EXERCISE INPUTS =>
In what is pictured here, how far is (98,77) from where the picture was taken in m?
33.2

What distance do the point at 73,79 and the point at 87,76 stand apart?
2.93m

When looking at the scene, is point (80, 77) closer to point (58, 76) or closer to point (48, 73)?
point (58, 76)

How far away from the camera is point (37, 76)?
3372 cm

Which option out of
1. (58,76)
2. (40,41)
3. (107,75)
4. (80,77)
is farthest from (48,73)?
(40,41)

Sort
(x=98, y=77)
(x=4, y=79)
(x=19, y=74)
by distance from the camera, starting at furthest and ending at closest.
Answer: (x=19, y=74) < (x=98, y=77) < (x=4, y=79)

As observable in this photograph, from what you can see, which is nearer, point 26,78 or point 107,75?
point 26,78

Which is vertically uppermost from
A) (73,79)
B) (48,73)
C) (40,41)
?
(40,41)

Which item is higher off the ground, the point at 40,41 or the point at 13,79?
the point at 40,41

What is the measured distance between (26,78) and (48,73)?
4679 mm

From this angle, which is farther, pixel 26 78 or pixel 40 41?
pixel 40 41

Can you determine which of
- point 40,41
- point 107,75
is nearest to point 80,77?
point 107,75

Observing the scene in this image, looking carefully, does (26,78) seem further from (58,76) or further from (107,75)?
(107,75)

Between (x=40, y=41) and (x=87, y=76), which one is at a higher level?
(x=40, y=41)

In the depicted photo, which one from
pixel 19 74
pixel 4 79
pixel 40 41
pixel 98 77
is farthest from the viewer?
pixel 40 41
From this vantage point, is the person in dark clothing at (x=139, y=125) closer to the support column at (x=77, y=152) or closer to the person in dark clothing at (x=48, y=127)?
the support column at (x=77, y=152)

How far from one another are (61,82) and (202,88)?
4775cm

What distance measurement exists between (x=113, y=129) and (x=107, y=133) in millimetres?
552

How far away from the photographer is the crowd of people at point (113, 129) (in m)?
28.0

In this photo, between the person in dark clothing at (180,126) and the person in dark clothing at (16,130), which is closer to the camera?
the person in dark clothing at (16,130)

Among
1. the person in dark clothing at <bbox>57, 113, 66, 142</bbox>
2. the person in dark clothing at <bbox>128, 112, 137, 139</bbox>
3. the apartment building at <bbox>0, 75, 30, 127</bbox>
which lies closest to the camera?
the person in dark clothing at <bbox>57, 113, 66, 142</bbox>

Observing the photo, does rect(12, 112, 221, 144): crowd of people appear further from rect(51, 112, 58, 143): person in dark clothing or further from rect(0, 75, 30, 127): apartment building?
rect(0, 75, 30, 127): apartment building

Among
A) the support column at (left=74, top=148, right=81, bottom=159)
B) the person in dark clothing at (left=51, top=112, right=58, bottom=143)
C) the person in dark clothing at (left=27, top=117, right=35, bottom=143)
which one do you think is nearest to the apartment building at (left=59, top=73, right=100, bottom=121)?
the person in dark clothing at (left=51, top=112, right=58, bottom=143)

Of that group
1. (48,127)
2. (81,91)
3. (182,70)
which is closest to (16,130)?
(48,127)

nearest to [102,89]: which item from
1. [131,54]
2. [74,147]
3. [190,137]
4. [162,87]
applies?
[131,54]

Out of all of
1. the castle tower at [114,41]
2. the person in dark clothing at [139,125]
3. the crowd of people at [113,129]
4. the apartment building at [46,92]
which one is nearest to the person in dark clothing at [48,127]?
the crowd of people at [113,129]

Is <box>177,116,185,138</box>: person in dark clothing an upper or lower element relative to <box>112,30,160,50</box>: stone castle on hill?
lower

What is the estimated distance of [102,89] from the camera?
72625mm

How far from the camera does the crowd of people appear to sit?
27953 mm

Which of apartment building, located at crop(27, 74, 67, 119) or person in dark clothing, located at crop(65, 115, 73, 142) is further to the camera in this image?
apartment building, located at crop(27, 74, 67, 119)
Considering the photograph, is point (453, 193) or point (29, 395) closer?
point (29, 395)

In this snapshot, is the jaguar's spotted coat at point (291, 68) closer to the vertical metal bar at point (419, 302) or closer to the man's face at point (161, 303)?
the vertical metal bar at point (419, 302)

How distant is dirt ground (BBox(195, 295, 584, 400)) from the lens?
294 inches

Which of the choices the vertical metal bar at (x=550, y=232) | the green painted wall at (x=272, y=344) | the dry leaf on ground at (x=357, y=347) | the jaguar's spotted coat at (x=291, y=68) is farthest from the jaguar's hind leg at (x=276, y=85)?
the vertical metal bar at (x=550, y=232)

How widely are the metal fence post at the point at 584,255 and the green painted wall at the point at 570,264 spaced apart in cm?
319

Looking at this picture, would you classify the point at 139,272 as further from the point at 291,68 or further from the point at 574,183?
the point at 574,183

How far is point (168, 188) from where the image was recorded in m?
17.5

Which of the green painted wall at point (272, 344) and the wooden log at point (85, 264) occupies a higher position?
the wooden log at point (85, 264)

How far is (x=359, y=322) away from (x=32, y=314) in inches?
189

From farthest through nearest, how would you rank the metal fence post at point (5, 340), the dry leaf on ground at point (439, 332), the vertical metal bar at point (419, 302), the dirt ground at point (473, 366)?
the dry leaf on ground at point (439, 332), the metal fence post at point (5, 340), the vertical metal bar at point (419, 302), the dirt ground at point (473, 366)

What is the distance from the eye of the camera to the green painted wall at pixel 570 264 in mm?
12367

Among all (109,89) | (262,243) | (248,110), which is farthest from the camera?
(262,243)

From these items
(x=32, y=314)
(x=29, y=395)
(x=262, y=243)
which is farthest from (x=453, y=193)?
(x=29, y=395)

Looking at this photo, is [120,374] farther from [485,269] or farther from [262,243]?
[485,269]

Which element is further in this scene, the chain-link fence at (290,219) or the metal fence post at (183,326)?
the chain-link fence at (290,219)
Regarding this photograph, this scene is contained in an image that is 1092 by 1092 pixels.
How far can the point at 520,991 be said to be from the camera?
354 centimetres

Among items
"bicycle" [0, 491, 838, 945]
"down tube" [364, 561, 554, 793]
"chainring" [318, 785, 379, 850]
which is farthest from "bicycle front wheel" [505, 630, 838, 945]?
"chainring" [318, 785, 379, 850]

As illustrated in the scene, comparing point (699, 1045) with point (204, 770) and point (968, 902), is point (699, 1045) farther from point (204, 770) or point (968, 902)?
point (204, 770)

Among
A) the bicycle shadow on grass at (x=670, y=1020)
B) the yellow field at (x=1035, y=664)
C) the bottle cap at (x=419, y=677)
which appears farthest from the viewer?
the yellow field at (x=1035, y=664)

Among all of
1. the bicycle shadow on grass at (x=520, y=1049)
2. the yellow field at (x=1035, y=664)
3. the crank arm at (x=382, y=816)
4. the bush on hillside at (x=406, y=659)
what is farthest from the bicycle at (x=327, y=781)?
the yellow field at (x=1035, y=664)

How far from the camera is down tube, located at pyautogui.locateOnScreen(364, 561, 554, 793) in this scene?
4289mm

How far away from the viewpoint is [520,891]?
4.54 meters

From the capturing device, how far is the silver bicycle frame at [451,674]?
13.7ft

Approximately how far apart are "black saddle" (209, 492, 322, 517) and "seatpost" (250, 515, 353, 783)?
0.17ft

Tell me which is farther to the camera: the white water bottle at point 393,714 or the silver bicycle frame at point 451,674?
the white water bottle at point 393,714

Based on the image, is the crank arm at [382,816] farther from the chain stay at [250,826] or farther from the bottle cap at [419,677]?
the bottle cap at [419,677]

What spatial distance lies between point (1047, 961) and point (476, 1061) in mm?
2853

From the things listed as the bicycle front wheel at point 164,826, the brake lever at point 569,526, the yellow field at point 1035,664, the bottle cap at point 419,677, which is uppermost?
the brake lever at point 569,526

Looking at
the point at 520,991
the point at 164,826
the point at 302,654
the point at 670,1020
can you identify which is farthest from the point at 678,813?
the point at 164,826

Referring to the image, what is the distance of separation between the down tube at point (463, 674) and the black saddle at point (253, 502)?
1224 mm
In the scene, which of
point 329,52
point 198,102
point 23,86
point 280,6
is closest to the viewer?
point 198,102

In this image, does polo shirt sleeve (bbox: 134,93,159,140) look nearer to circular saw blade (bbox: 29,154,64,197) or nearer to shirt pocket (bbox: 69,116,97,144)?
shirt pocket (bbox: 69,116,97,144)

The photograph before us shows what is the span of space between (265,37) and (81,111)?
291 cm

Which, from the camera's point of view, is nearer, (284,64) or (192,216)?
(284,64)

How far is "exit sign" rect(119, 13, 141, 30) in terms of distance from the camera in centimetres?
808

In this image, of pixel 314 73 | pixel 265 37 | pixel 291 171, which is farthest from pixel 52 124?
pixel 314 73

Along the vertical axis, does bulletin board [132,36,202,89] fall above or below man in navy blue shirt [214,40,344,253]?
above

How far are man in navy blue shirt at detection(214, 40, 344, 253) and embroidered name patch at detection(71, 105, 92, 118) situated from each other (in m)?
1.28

DIRECTIONS FOR THIS TASK => Repeat the entries above word for word, starting at the line that contains "In this image, of" and ending with the last line of the entries.

EXERCISE ANSWER =>
In this image, of pixel 314 73 | pixel 265 37 | pixel 291 171, which is farthest from pixel 52 124?
pixel 314 73

Along the vertical axis, does bulletin board [132,36,202,89] fall above or below man in navy blue shirt [214,40,344,253]?
above

How far are man in navy blue shirt at detection(214, 40, 344, 253) and embroidered name patch at detection(71, 105, 92, 118) situated from each other (in m)?
1.28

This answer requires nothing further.